Специалист придет. Но что он может сделать, специалист, — все от Елены зависит. Инфекционных больных отправляют в больницу; извещают соответствующие инстанции. Но первый доктор, видимо, сдался в борьбе с Еленой, а, уж наверно, он знает закон. Подсознательно ожесточась, Левенталь готовился к схватке с Еленой. Пока она будет артачиться, тут никакие специалисты, вместе взятые, не помогут. Мысль, что придется вмешаться, бороться за спасение маленького, Левенталю претила; как никогда, он чувствовал себя лишним.
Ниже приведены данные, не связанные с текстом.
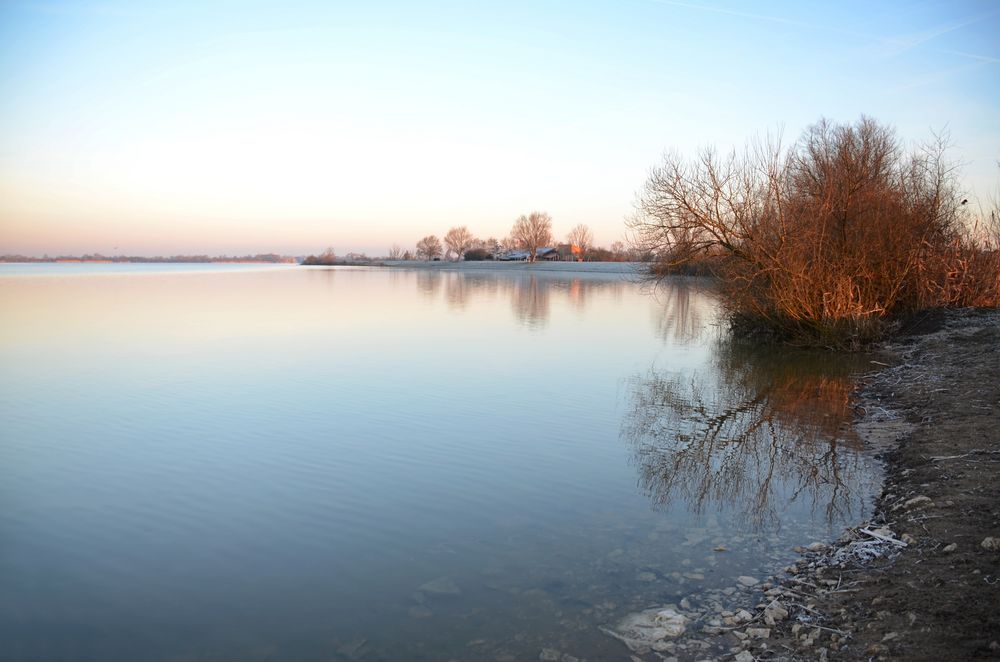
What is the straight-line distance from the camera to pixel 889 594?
4805 millimetres

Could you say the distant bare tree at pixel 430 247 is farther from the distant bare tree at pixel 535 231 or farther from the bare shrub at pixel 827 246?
the bare shrub at pixel 827 246

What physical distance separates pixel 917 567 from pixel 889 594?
1.78 ft

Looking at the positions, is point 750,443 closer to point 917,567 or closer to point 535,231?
point 917,567

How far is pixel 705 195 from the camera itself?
20.3m


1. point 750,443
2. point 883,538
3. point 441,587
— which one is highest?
point 883,538

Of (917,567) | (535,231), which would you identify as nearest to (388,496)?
(917,567)

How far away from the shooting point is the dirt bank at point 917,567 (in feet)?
13.7

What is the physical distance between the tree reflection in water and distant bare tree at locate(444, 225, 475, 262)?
133 meters

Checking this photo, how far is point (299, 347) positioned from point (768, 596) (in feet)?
50.9

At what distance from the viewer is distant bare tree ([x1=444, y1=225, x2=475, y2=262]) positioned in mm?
147312

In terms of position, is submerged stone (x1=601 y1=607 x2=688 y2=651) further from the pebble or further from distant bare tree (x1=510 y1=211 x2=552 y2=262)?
distant bare tree (x1=510 y1=211 x2=552 y2=262)

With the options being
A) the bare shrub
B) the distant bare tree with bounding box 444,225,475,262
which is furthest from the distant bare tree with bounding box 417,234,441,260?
the bare shrub

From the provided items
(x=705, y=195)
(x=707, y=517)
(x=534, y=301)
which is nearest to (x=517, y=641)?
(x=707, y=517)

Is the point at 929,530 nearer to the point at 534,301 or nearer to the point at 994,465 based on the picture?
the point at 994,465
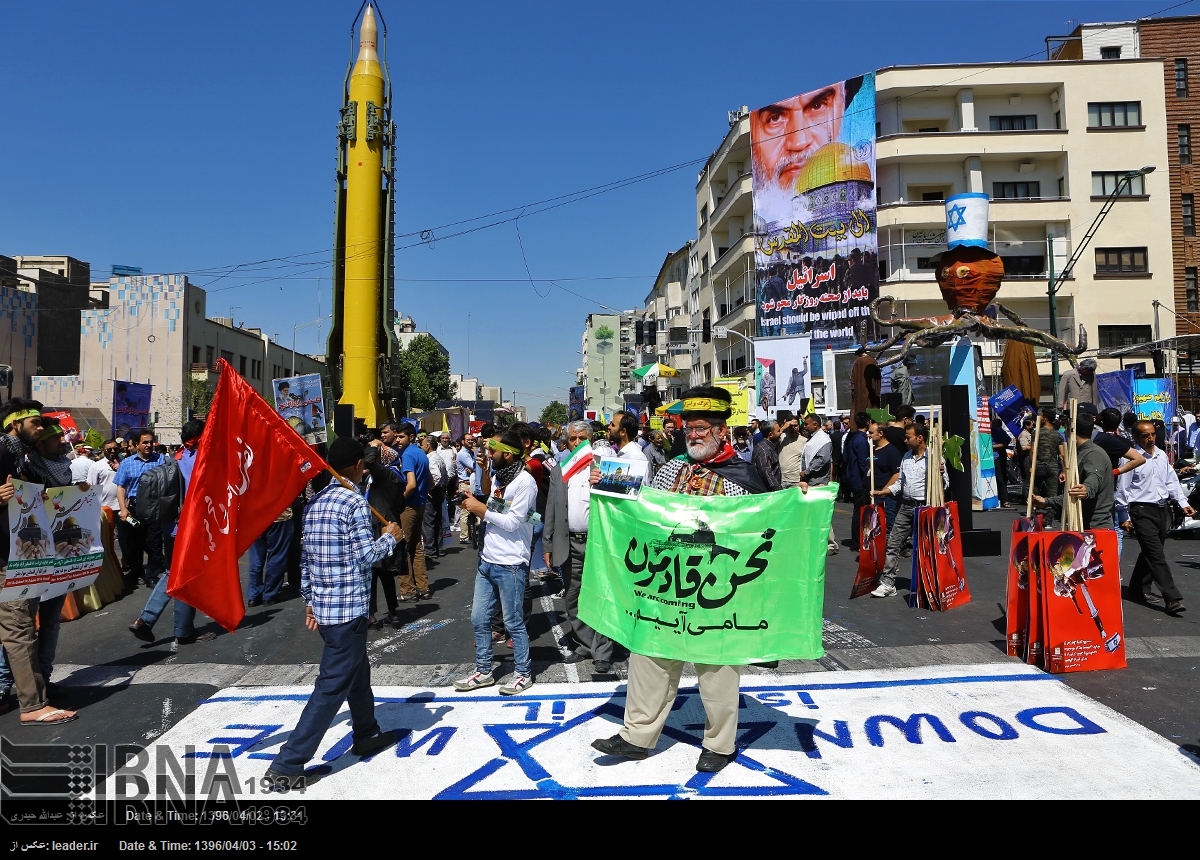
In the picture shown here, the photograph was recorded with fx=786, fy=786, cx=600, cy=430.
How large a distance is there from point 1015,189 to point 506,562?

Но что ты будешь делать с Еленой? Самый обыкновенный, нормальный уход уберег бы мальчика от болезни, начнем с того, а судя по тому, что он видел… да одно это паническое отношение к больнице уже говорит о том, насколько она способна растить детей. Ему будут втолковывать, что, значит, она их любит, любовь искупает все недостатки — если в эти недостатки особенно не вникать. Любовь — превыше всего. Но скажем, мать и дитя связаны таким образом, а дитя умирает из-за ее дикости — она что? Все равно хорошая мать? А может, кто-то другой — он серьезно об этом задумался — имеет право у нее отобрать ребенка? Или их судьба нерасторжима и смерть ребенка — касается только матери, раз она будет мучиться больше всех? Но тогда ребенок как бы и личностью не считается, разве так можно? Да, вот она вам, беспомощность: вот что имеют в виду, когда про нее говорят. Несправедливо, да, чтоб не сказать — трагично.
И он стал думать о собственной бедной матери, хоть совсем разучился вызывать в памяти ее крупные черты, ее черные пряди. Неизменно она ему представлялась с таким отвлеченным взглядом, правда, теперь неизвестно — был ли он, этот отвлеченный взгляд? Может, просто причуды памяти. Но, покопавшись в своих впечатлениях, он понял, что то, что казалось ему отвлеченностью, было безумие; такое родное лицо, а на все замки от него заперто. Ужас — это лицо; не дай Бог, хоть малейшее сходство. Короткое охлаждение к Гаркави было вызвано тем пассажем насчет преследования. Как? Знать про все эти дела и сказать такое? Но Гаркави, наверно, просто не подумал, сам не знал, что мелет. Взял и ляпнул. Так он себя уговаривал; и пришлось Гаркави простить; зато самому стало ясно, как остро колют его все эти вещи. «И вдруг мой больной секрет до того очевиден, что даже Гаркави заметил?»